Actions to take ::
(1) Reproduce the passage of the review of Fred Chappell's collection starting at "There are passages, even" and ending at "bones about it.".
(2) Answer the following from the review of Fred Chappell's new collection:
(a) Which poem in the collection recalls John Crowe Ransom?
(b) What meaning does the review give for the verb "to olden"?
(c) Which earlier book does the review name as the point since which Chappell has signed himself as a man of the country?
(3) According to the review of Fred Chappell's collection, why must his imitation of other poets be regarded as serious, deliberate play? Answer in one to three sentences.

[begin Text extract]

There are passages, even whole poems in Fred Chappell’s new collection for which there are clearly precedents in, or one might say kinships to, the work of other poets. The urbane chattiness of “Subject Matter,” for instance, makes no bones about it.
It is nice to imagine how
Auden would open
a poem about the Farbenlehre
with a genial phrase:
“The mistaken Faust put
down his prism . . . “
—something like that, but defter;
would find an ism
rhyme pleasant and refreshing,
and with polished ease
would set the situation,
drop in
an intriguing fact or two,
keeping in mind his aim
to civilize our
anxious century.
There are other notes and timbres, though. “Bee” recalls the elegiac John Crowe Ransom. “The Garden” is redolent of Wallace Stevens in its elegantly meditative whimsicality. There are traces—there always have been—of Allen Tate, and there are other voices, too, some of which I may have missed. One can take notice of such gestures, admire their parlor-trick dexterity, and leave it at that. But I think that would be to miss part of the point of Chappell’s extraordinary new volume.
Bemused imitation, more or less helpless, is predictable behavior in a promising novice. Indeed, that’s mostly how a novice learns the tricks of his trade as, by trial and error, he discovers his own character and voice. Chappell, however, is an accomplished master. There can’t be a dozen poets now writing in English to compare with him for technical facility, breadth of culture, and emotional range. If Fred Chappell is playing around this way, it must be serious play. Surely, whatever he does, he does now not merely on impulse but with deliberation.
These performances in various keys, these nods, friendly, pious, or polite, in the direction of various literary forebears serve to extend the range of Chappell’s established voice, to insist on the richness of the choices he faces among competing cultural and stylistic possibilities of life in America, of his life in North Carolina at the close of the millennium. He signs himself, as he always has, ever since The World Between the Eyes, as a man of the country, a man whose diction can sometimes verge on back-roads quaintness (“to olden,” meaning “to age,” is not a verb many contemporary poets have used). He is proud to show that he comes from farming people. The assertion, then, in these poems—as natural to them as breathing or laughter—of cosmopolitan high culture is no mere embellishment but a part of their purpose, an aesthetic and even political comment that seems to me to conform to Tate’s model and that of the other Fugitives. Their ideal was a kind of cultural Cincinnatus, the amateur, the man of the country whose connection with learning, in no way trendy, was the very opposite of what the city slickers banter about at their cocktail parties. If a man’s house is his castle, it can also be his university and his club.

[end Text extract]
[begin Data provided]

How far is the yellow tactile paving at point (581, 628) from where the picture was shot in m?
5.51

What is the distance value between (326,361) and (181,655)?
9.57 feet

[end Data provided]

Expected answers ::
(1)
There are passages, even whole poems in Fred Chappell’s new collection for which there are clearly precedents in, or one might say kinships to, the work of other poets. The urbane chattiness of “Subject Matter,” for instance, makes no bones about it.

(2)
(a) "Bee"
(b) "To age"
(c) The World Between the Eyes

(3) Helpless imitation is predictable in a promising novice, who learns his trade that way while discovering his own voice. Chappell, however, is an accomplished master with few equals in technical facility, breadth of culture, and emotional range. His echoes of other poets must therefore be deliberate rather than impulsive.